WHAT YOU WILL DO → An exact copy of every entry is needed, without the pictures.

Records drawn from a dataset:
+ + +

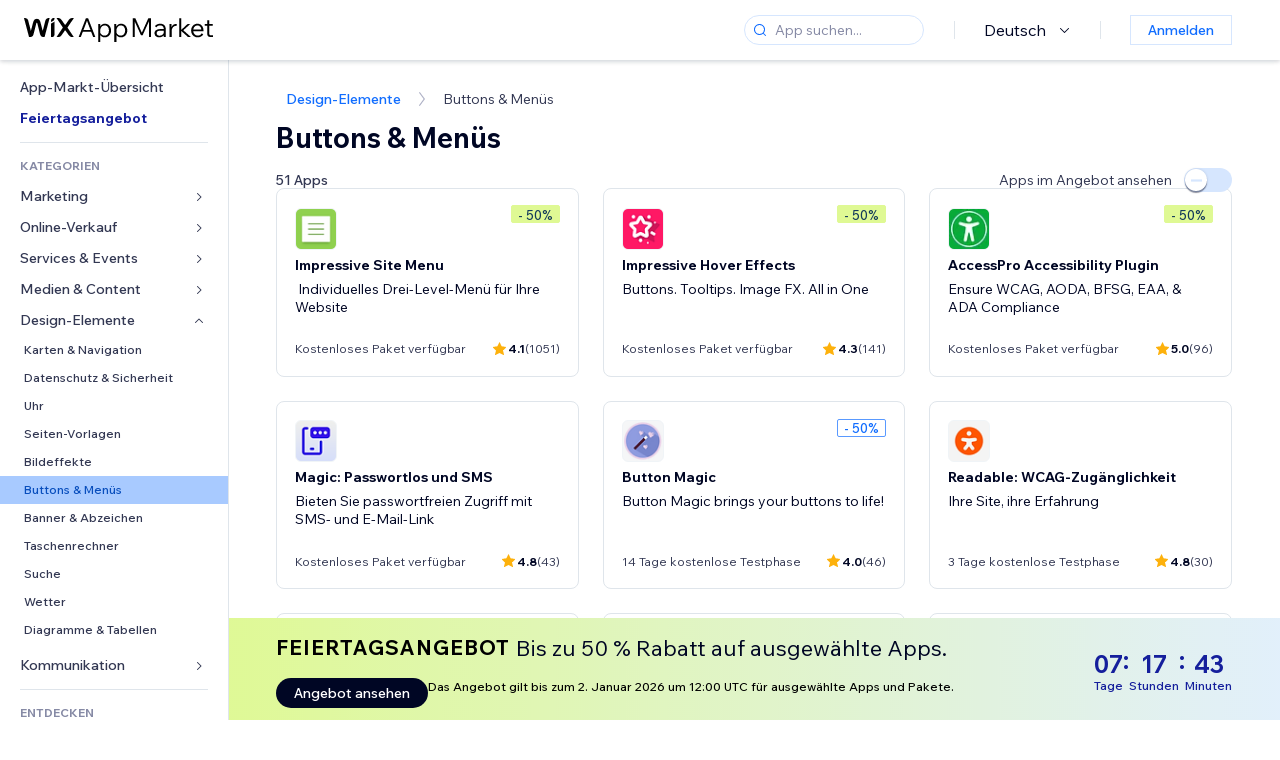

--- FILE ---
content_type: application/javascript
request_url: https://static.parastorage.com/services/wix-footer/87401393d623062e888c51306c535f25268cfd21b9ba0fdcb899bf30/assets/structure/footer_de.chunk.min.js
body_size: 504
content:
"use strict";(self.webpackChunkWixFooter=self.webpackChunkWixFooter||[]).push([[625],{770:e=>{e.exports=JSON.parse('{"columns":[{"links":[{"name":"templates","specs":{},"target":"_self","text":"Website-Templates","url":"https://de.wix.com/website/templates"},{"name":"website__builder","specs":{},"target":"_self","text":"Website erstellen","url":"https://de.wix.com"},{"name":"footer_design","specs":{},"target":"_self","text":"Website-Design","url":"https://de.wix.com/website/design"},{"name":"features","specs":{},"target":"_self","text":"Funktionen","url":"https://de.wix.com/features/main"},{"name":"app_market","specs":{},"target":"_blank","text":"App-Markt","url":"https://de.wix.com/app-market"},{"name":"web_hosting","specs":{},"target":"_self","text":"Web-Hosting","url":"https://de.wix.com/hosting"},{"name":"domains","specs":{},"target":"_self","text":"Domain kaufen","url":"https://de.wix.com/domain/kaufen"},{"name":"web_accesibility","specs":{},"target":"_self","text":"Barrierefreiheit im Web","url":"https://de.wix.com/accessibility"},{"name":"mobile_app_builder","specs":{},"target":"_self","text":"App-Baukasten","url":"https://de.wix.com/app-builder"}],"name":"product","text":"Produkt"},{"links":[{"name":"ecommerce","specs":{},"target":"_blank","text":"Onlineshop erstellen","url":"https://de.wix.com/ecommerce/onlineshop-erstellen"},{"name":"booking","specs":{},"target":"_blank","text":"Online-Terminbuchungen","url":"https://de.wix.com/online-buchungssystem"},{"name":"restaurants","specs":{},"target":"_self","text":"Restaurant-Website","url":"https://de.wix.com/restaurant/website"},{"name":"start_blog","specs":{},"target":"_self","text":"Blog erstellen","url":"https://de.wix.com/start/blog-erstellen"},{"name":"portfolio_website","specs":{},"target":"_self","text":"Portfolio-Website","url":"https://de.wix.com/portfolio-website"},{"name":"wix_studio","specs":{},"target":"_self","text":"Wix Studio","url":"https://de.wix.com/studio"},{"name":"enterprise","specs":{},"target":"_self","text":"Enterprise Solutions","url":"https://de.wix.com/studio/enterprise"},{"name":"student","specs":{},"target":"_self","text":"Studenten-Website","url":"https://de.wix.com/students"},{"name":"mailboxes","specs":{},"target":"_self","text":"Eigene E-Mail-Domain","url":"https://de.wix.com/domain/eigene-email-domain"},{"name":"logo_maker","specs":{},"target":"_blank","text":"Logo erstellen","url":"https://de.wix.com/logo/erstellen"}],"name":"solutions","text":"Lösungen"},{"links":[{"name":"wix_blog","specs":{},"target":"_blank","text":"Wix Blog","url":"https://de.wix.com/blog"},{"name":"privacy_security_hub","specs":{},"target":"_self","text":"Datenschutz & Sicherheit","url":"https://de.wix.com/manage/privacy-security-hub"},{"name":"seo_learning_hub","specs":{},"target":"_blank","text":"SEO Learning Hub","url":"https://de.wix.com/seo/learn"}],"name":"learn","text":"Lernen"},{"links":[{"name":"support_center","specs":{},"target":"_self","text":"Hilfe-Center","url":"https://support.wix.com/de"},{"name":"wix_marketplace","specs":{},"target":"_blank","text":"Profi engagieren","url":"https://de.wix.com/marketplace"},{"name":"abuse","specs":{},"target":"_self","text":"Verstoß melden","url":"https://de.wix.com/abuse"},{"name":"status_page","specs":{},"target":"_self","text":"Status-Seite","url":"https://status.wix.com"}],"name":"support","text":"Support"},{"links":[{"name":"press_room","specs":{},"target":"_self","text":"Presse","url":"https://www.wix.com/press-room/home"},{"name":"investor_relations","specs":{},"target":"_self","text":"Investor Relations","url":"https://investors.wix.com"},{"name":"wix_capital","specs":{},"target":"_self","text":"Wix Ventures","url":"https://www.wix.com/wix-capital"},{"name":"a11y","specs":{},"target":"_self","text":"Erklärung zur Barrierefreiheit","url":"https://de.wix.com/about/terms-accessibility"},{"name":"patent_notice","specs":{},"target":"_self","text":"Patenthinweis","url":"https://de.wix.com/about/patent-notice"},{"name":"sitemap","specs":{},"target":"_self","text":"Sitemap","url":"https://de.wix.com/about/sitemap"},{"name":"jobs","specs":{},"target":"_self","text":"Wix Jobs","url":"https://careers.wix.com"}],"name":"company","text":"Unternehmen"}],"description":"Der Website-Baukasten von Wix bietet eine Komplettlösung inkl. robuster Infrastruktur, Business-Funktionen, fortschrittlicher SEO und Marketing-Tools–auch ohne Programmierkenntnisse.","descriptionLinks":[{"name":"about","target":"_self","text":"Über uns","url":"https://de.wix.com/about/us"},{"name":"contact_us","target":"_self","text":"Kontakt","url":"https://de.wix.com/about/contact-us"}],"legacyLinks":[{"name":"Impressum_for_German","specs":{},"target":"_self","text":"Impressum","url":"https://de.wix.com/impressum"},{"name":"do_not_sell","specs":{"specs.funnel.EnableLegalLinkUS":"true"},"target":"_self","text":"Meine Daten nicht verkaufen oder weitergeben","url":"https://www.wix.com/about/privacy/do-not-sell-my-personal-information"},{"name":"terms_of_use","specs":{},"target":"_self","text":"Nutzungsbedingungen","url":"https://de.wix.com/about/terms-of-use"},{"name":"privacy","specs":{},"target":"_self","text":"Datenschutzrichtlinie","url":"https://de.wix.com/about/privacy"}],"logo":{"ariaLabel":"Wix Logo, Startseite","icon":"logo","target":"_self","title":"Wix.com","url":"https://de.wix.com"},"mainAriaLabel":"Mehr Seiten von Wix","socialLinks":[{"ariaLabel":"facebook","icon":"facebook","target":"_blank","title":"Facebook","url":"https://www.facebook.com/wix"},{"ariaLabel":"youtube","icon":"youtube","target":"_blank","title":"Youtube","url":"https://www.youtube.com/@wixdeutsch8971"},{"ariaLabel":"instagram","icon":"instagram","target":"_blank","title":"Instagram","url":"https://www.instagram.com/wix"},{"ariaLabel":"tiktok","icon":"tiktok","target":"_blank","title":"TikTok","url":"https://www.tiktok.com/@wix"},{"ariaLabel":"pinterest","icon":"pinterest","target":"_blank","title":"Pinterest","url":"https://www.pinterest.com/wixcom"},{"ariaLabel":"twitter","icon":"twitter","target":"_blank","title":"Twitter","url":"https://twitter.com/wix"},{"ariaLabel":"linkedin","icon":"linkedin","target":"_blank","title":"Linkedin","url":"https://www.linkedin.com/company/wix-com?trk=biz-companies-cym"}]}')}}]);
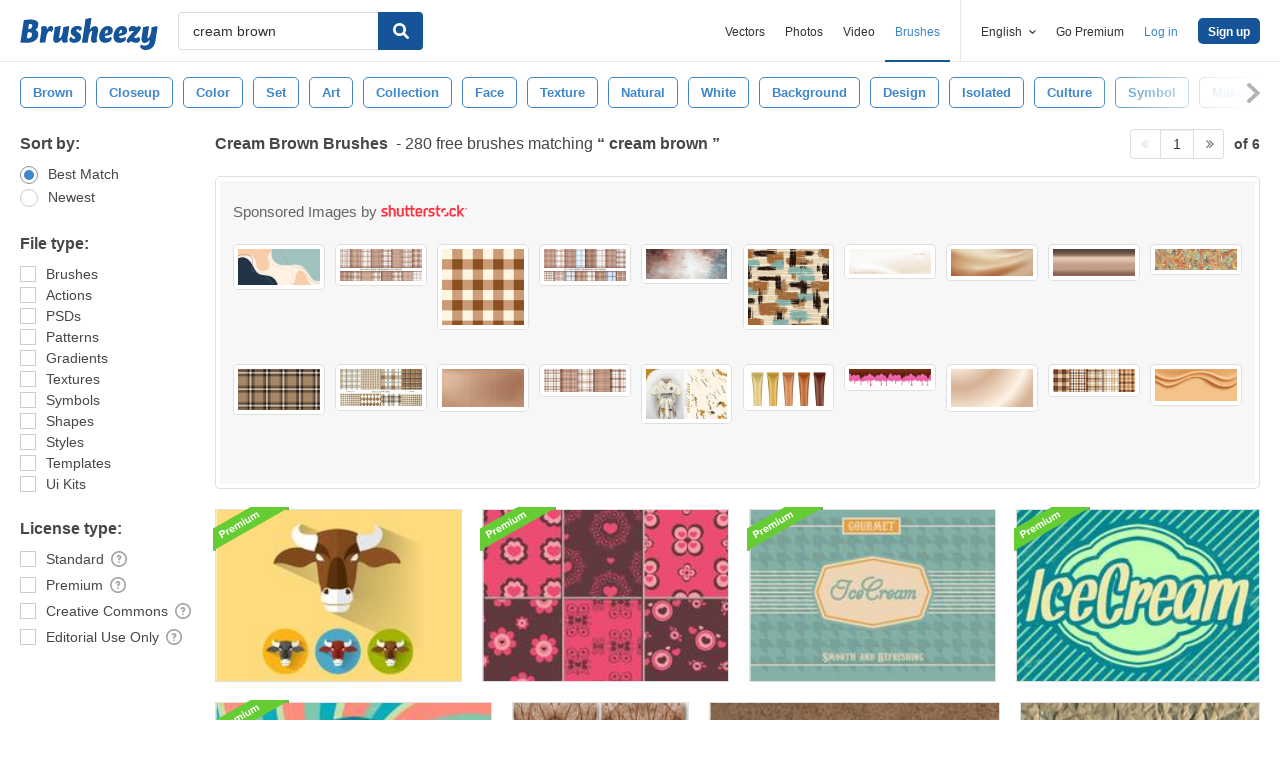

--- FILE ---
content_type: text/plain;charset=UTF-8
request_url: https://c.pub.network/v2/c
body_size: -263
content:
63676b94-ceb8-445b-ac86-66fa1571cc01

--- FILE ---
content_type: text/plain;charset=UTF-8
request_url: https://c.pub.network/v2/c
body_size: -112
content:
6aa31073-5c23-40ef-9c24-74767f5d2ea6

+ + +

RESULT OF THIS EXERCISE →
--- FILE ---
content_type: application/javascript
request_url: https://static.parastorage.com/services/wix-footer/87401393d623062e888c51306c535f25268cfd21b9ba0fdcb899bf30/assets/structure/footer_de.chunk.min.js
body_size: 504
content:
"use strict";(self.webpackChunkWixFooter=self.webpackChunkWixFooter||[]).push([[625],{770:e=>{e.exports=JSON.parse('{"columns":[{"links":[{"name":"templates","specs":{},"target":"_self","text":"Website-Templates","url":"https://de.wix.com/website/templates"},{"name":"website__builder","specs":{},"target":"_self","text":"Website erstellen","url":"https://de.wix.com"},{"name":"footer_design","specs":{},"target":"_self","text":"Website-Design","url":"https://de.wix.com/website/design"},{"name":"features","specs":{},"target":"_self","text":"Funktionen","url":"https://de.wix.com/features/main"},{"name":"app_market","specs":{},"target":"_blank","text":"App-Markt","url":"https://de.wix.com/app-market"},{"name":"web_hosting","specs":{},"target":"_self","text":"Web-Hosting","url":"https://de.wix.com/hosting"},{"name":"domains","specs":{},"target":"_self","text":"Domain kaufen","url":"https://de.wix.com/domain/kaufen"},{"name":"web_accesibility","specs":{},"target":"_self","text":"Barrierefreiheit im Web","url":"https://de.wix.com/accessibility"},{"name":"mobile_app_builder","specs":{},"target":"_self","text":"App-Baukasten","url":"https://de.wix.com/app-builder"}],"name":"product","text":"Produkt"},{"links":[{"name":"ecommerce","specs":{},"target":"_blank","text":"Onlineshop erstellen","url":"https://de.wix.com/ecommerce/onlineshop-erstellen"},{"name":"booking","specs":{},"target":"_blank","text":"Online-Terminbuchungen","url":"https://de.wix.com/online-buchungssystem"},{"name":"restaurants","specs":{},"target":"_self","text":"Restaurant-Website","url":"https://de.wix.com/restaurant/website"},{"name":"start_blog","specs":{},"target":"_self","text":"Blog erstellen","url":"https://de.wix.com/start/blog-erstellen"},{"name":"portfolio_website","specs":{},"target":"_self","text":"Portfolio-Website","url":"https://de.wix.com/portfolio-website"},{"name":"wix_studio","specs":{},"target":"_self","text":"Wix Studio","url":"https://de.wix.com/studio"},{"name":"enterprise","specs":{},"target":"_self","text":"Enterprise Solutions","url":"https://de.wix.com/studio/enterprise"},{"name":"student","specs":{},"target":"_self","text":"Studenten-Website","url":"https://de.wix.com/students"},{"name":"mailboxes","specs":{},"target":"_self","text":"Eigene E-Mail-Domain","url":"https://de.wix.com/domain/eigene-email-domain"},{"name":"logo_maker","specs":{},"target":"_blank","text":"Logo erstellen","url":"https://de.wix.com/logo/erstellen"}],"name":"solutions","text":"Lösungen"},{"links":[{"name":"wix_blog","specs":{},"target":"_blank","text":"Wix Blog","url":"https://de.wix.com/blog"},{"name":"privacy_security_hub","specs":{},"target":"_self","text":"Datenschutz & Sicherheit","url":"https://de.wix.com/manage/privacy-security-hub"},{"name":"seo_learning_hub","specs":{},"target":"_blank","text":"SEO Learning Hub","url":"https://de.wix.com/seo/learn"}],"name":"learn","text":"Lernen"},{"links":[{"name":"support_center","specs":{},"target":"_self","text":"Hilfe-Center","url":"https://support.wix.com/de"},{"name":"wix_marketplace","specs":{},"target":"_blank","text":"Profi engagieren","url":"https://de.wix.com/marketplace"},{"name":"abuse","specs":{},"target":"_self","text":"Verstoß melden","url":"https://de.wix.com/abuse"},{"name":"status_page","specs":{},"target":"_self","text":"Status-Seite","url":"https://status.wix.com"}],"name":"support","text":"Support"},{"links":[{"name":"press_room","specs":{},"target":"_self","text":"Presse","url":"https://www.wix.com/press-room/home"},{"name":"investor_relations","specs":{},"target":"_self","text":"Investor Relations","url":"https://investors.wix.com"},{"name":"wix_capital","specs":{},"target":"_self","text":"Wix Ventures","url":"https://www.wix.com/wix-capital"},{"name":"a11y","specs":{},"target":"_self","text":"Erklärung zur Barrierefreiheit","url":"https://de.wix.com/about/terms-accessibility"},{"name":"patent_notice","specs":{},"target":"_self","text":"Patenthinweis","url":"https://de.wix.com/about/patent-notice"},{"name":"sitemap","specs":{},"target":"_self","text":"Sitemap","url":"https://de.wix.com/about/sitemap"},{"name":"jobs","specs":{},"target":"_self","text":"Wix Jobs","url":"https://careers.wix.com"}],"name":"company","text":"Unternehmen"}],"description":"Der Website-Baukasten von Wix bietet eine Komplettlösung inkl. robuster Infrastruktur, Business-Funktionen, fortschrittlicher SEO und Marketing-Tools–auch ohne Programmierkenntnisse.","descriptionLinks":[{"name":"about","target":"_self","text":"Über uns","url":"https://de.wix.com/about/us"},{"name":"contact_us","target":"_self","text":"Kontakt","url":"https://de.wix.com/about/contact-us"}],"legacyLinks":[{"name":"Impressum_for_German","specs":{},"target":"_self","text":"Impressum","url":"https://de.wix.com/impressum"},{"name":"do_not_sell","specs":{"specs.funnel.EnableLegalLinkUS":"true"},"target":"_self","text":"Meine Daten nicht verkaufen oder weitergeben","url":"https://www.wix.com/about/privacy/do-not-sell-my-personal-information"},{"name":"terms_of_use","specs":{},"target":"_self","text":"Nutzungsbedingungen","url":"https://de.wix.com/about/terms-of-use"},{"name":"privacy","specs":{},"target":"_self","text":"Datenschutzrichtlinie","url":"https://de.wix.com/about/privacy"}],"logo":{"ariaLabel":"Wix Logo, Startseite","icon":"logo","target":"_self","title":"Wix.com","url":"https://de.wix.com"},"mainAriaLabel":"Mehr Seiten von Wix","socialLinks":[{"ariaLabel":"facebook","icon":"facebook","target":"_blank","title":"Facebook","url":"https://www.facebook.com/wix"},{"ariaLabel":"youtube","icon":"youtube","target":"_blank","title":"Youtube","url":"https://www.youtube.com/@wixdeutsch8971"},{"ariaLabel":"instagram","icon":"instagram","target":"_blank","title":"Instagram","url":"https://www.instagram.com/wix"},{"ariaLabel":"tiktok","icon":"tiktok","target":"_blank","title":"TikTok","url":"https://www.tiktok.com/@wix"},{"ariaLabel":"pinterest","icon":"pinterest","target":"_blank","title":"Pinterest","url":"https://www.pinterest.com/wixcom"},{"ariaLabel":"twitter","icon":"twitter","target":"_blank","title":"Twitter","url":"https://twitter.com/wix"},{"ariaLabel":"linkedin","icon":"linkedin","target":"_blank","title":"Linkedin","url":"https://www.linkedin.com/company/wix-com?trk=biz-companies-cym"}]}')}}]);

--- FILE ---
content_type: text/plain;charset=UTF-8
request_url: https://c.pub.network/v2/c
body_size: -263
content:
63676b94-ceb8-445b-ac86-66fa1571cc01

--- FILE ---
content_type: text/plain;charset=UTF-8
request_url: https://c.pub.network/v2/c
body_size: -112
content:
6aa31073-5c23-40ef-9c24-74767f5d2ea6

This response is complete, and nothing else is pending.